Article retrieved from CNN.com
Obama said U.S. relief efforts would be coordinated by the administrator of the U.S. Agency for International Development, Dr. Raj Shah.
He urged Americans trying to locate family members in Haiti to contact the State Department at phone number 888-407-4747.
“The reports and images that we’ve seen of collapsed hospitals, crumbled homes and men and women carrying their injured neighbors through the streets are truly heart-wrenching,” the president said at the White House.
“For a country and a people who are no strangers to hardship and suffering, this tragedy seems especially cruel and incomprehensible.”
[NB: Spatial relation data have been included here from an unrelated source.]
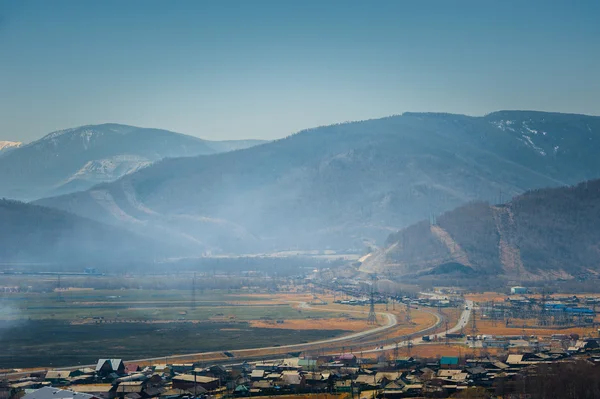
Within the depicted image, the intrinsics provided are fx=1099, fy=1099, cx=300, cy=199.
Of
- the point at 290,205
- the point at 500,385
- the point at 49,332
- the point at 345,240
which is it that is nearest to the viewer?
the point at 500,385

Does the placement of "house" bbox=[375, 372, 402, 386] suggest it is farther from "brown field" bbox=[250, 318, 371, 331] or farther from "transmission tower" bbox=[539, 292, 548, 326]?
"transmission tower" bbox=[539, 292, 548, 326]

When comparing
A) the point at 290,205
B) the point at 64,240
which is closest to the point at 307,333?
the point at 64,240

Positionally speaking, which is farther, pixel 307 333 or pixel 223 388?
pixel 307 333

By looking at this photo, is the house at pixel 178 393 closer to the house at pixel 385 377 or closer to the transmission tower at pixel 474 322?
the house at pixel 385 377

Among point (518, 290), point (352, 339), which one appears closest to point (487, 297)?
point (518, 290)

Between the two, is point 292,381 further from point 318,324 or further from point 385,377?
point 318,324

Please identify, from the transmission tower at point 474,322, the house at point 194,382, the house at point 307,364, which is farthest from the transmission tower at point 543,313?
the house at point 194,382

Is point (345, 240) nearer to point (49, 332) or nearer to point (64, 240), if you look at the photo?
point (64, 240)
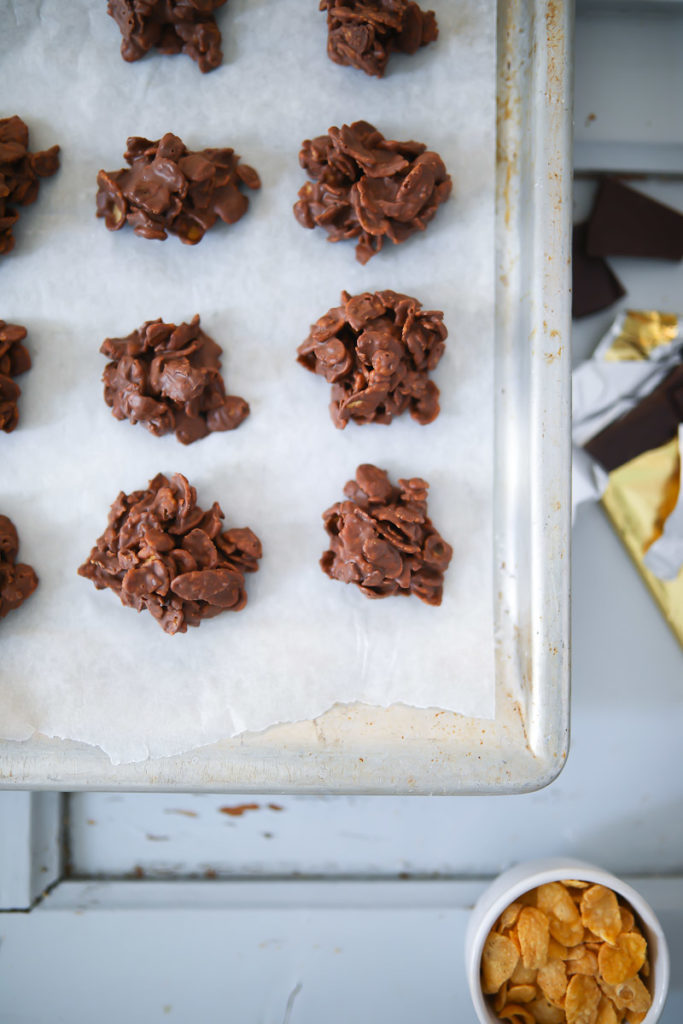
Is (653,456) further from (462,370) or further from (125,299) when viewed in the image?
(125,299)

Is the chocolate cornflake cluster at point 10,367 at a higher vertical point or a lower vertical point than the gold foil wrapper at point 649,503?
higher

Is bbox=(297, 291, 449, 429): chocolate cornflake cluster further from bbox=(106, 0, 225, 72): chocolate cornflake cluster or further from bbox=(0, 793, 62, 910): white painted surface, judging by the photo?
bbox=(0, 793, 62, 910): white painted surface

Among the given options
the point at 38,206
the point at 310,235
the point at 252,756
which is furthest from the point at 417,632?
the point at 38,206

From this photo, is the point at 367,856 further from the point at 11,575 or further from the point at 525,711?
the point at 11,575

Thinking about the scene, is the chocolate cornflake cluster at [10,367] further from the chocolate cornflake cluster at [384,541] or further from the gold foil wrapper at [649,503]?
the gold foil wrapper at [649,503]

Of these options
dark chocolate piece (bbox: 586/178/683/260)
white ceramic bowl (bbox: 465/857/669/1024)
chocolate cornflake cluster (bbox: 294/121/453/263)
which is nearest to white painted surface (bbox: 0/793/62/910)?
white ceramic bowl (bbox: 465/857/669/1024)

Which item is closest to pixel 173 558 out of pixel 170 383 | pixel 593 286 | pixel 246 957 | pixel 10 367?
pixel 170 383

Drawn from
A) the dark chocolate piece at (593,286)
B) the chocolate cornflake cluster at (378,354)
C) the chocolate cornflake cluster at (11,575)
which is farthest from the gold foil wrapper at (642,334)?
the chocolate cornflake cluster at (11,575)
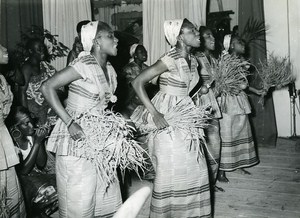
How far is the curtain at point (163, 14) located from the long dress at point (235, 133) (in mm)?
1495

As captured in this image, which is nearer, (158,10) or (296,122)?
(158,10)

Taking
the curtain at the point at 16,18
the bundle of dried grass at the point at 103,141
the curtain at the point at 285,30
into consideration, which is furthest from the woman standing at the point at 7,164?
the curtain at the point at 285,30

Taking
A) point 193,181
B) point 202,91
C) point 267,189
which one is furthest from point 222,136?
point 193,181

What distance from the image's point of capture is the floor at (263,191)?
12.0 feet

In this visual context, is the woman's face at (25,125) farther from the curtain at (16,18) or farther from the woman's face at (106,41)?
the curtain at (16,18)

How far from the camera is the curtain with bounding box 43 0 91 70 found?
6129 mm

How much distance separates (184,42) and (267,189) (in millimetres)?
2125

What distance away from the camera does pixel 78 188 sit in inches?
98.9

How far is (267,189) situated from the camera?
14.1 ft

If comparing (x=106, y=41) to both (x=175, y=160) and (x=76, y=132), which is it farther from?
(x=175, y=160)

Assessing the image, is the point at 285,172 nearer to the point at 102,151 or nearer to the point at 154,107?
the point at 154,107

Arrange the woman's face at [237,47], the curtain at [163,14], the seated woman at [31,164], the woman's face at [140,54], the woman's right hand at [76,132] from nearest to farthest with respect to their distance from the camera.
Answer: the woman's right hand at [76,132], the seated woman at [31,164], the woman's face at [237,47], the woman's face at [140,54], the curtain at [163,14]

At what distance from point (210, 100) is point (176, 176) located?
52.5 inches

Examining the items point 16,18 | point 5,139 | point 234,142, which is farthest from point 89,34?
point 16,18
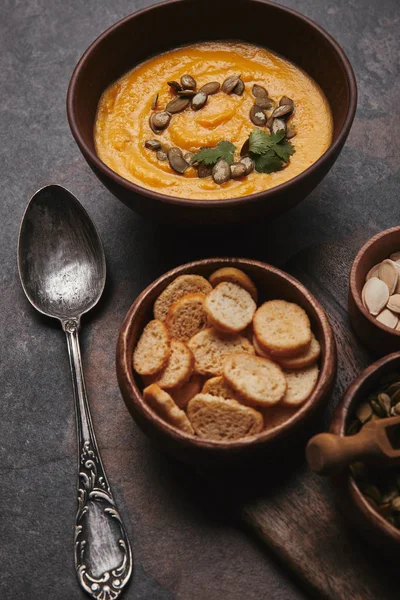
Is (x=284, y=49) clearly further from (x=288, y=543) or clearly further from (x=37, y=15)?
(x=288, y=543)

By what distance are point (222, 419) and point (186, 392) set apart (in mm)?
201

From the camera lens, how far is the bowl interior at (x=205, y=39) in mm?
3115

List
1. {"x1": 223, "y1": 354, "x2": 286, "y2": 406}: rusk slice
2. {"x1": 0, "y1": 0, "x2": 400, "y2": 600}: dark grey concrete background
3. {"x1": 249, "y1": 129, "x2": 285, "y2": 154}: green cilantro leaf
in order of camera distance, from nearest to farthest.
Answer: {"x1": 223, "y1": 354, "x2": 286, "y2": 406}: rusk slice
{"x1": 0, "y1": 0, "x2": 400, "y2": 600}: dark grey concrete background
{"x1": 249, "y1": 129, "x2": 285, "y2": 154}: green cilantro leaf

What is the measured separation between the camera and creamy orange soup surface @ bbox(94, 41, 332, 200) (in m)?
2.98

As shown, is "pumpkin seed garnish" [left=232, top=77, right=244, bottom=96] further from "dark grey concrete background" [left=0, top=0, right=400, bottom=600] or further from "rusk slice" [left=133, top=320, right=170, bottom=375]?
"rusk slice" [left=133, top=320, right=170, bottom=375]

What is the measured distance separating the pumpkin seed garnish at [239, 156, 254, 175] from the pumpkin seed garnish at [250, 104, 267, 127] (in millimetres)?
187

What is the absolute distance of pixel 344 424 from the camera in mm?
2451

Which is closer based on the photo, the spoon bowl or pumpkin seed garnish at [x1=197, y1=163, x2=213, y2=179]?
pumpkin seed garnish at [x1=197, y1=163, x2=213, y2=179]

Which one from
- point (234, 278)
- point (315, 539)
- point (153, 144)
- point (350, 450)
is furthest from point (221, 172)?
point (315, 539)

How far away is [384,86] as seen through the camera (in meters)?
3.72

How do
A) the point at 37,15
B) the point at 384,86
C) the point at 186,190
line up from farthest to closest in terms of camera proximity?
the point at 37,15 → the point at 384,86 → the point at 186,190

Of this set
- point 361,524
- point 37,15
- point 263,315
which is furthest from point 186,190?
point 37,15

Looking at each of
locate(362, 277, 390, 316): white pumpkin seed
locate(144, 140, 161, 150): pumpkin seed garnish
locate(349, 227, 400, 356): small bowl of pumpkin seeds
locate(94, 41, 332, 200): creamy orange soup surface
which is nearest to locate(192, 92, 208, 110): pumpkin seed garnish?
locate(94, 41, 332, 200): creamy orange soup surface

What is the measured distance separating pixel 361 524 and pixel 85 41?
272 cm
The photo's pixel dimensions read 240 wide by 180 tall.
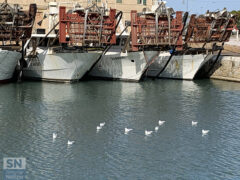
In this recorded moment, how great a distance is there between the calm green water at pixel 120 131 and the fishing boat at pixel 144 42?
2.71 m

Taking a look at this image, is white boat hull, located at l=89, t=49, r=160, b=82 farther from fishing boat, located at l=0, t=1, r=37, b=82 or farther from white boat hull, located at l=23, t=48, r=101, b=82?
fishing boat, located at l=0, t=1, r=37, b=82

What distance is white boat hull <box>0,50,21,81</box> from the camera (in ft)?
164

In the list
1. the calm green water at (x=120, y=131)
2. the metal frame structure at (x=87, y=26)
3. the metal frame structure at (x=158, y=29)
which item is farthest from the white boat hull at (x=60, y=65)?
the metal frame structure at (x=158, y=29)

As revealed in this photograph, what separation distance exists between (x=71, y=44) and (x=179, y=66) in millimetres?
13453

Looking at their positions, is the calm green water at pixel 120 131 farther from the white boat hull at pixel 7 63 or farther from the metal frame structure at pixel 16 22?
the metal frame structure at pixel 16 22

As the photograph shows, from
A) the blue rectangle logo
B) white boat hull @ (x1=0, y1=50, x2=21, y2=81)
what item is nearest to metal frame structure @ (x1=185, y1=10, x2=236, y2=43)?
white boat hull @ (x1=0, y1=50, x2=21, y2=81)

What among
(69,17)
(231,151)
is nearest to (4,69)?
(69,17)

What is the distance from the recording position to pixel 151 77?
198 ft

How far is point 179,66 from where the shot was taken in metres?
57.8

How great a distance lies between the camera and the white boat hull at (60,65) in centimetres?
5162

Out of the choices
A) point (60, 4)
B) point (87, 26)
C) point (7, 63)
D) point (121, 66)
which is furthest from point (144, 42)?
point (60, 4)

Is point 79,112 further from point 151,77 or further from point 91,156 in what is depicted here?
point 151,77

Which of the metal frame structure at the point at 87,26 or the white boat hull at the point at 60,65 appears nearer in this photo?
the metal frame structure at the point at 87,26

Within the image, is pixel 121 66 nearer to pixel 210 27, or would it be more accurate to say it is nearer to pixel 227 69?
pixel 210 27
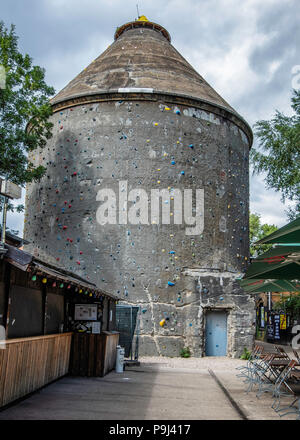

Obama said U.S. relief efforts are currently focused on a quick accounting of U.S. embassy personnel and their families in Port-au-Prince, as well as other American citizens living and working in Haiti.
The president noted that “military overflights have assessed the damage” from the earthquake and that civilian disaster assistance team were beginning to arrive in Haiti.
Search and rescue teams from Florida, Virginia and California will arrive on Wednesday and Thursday, he added.
“Because in disasters such as this the first hours and days are absolutely critical to saving lives and avoiding even greater tragedy, I have directed my teams to be as forward-leaning as possible in getting the help on the ground and coordinating with our international partners,” he said.
Obama received two memorandums updating him on the situation in Haiti early Wednesday morning, White House spokesman Tommy Vietor said. One of the memos, from the president’s national security adviser, described “key decisions that have been made, and actions that have already been taken.”
Obama also received an additional update from his national security staff Wednesday morning, Vietor added.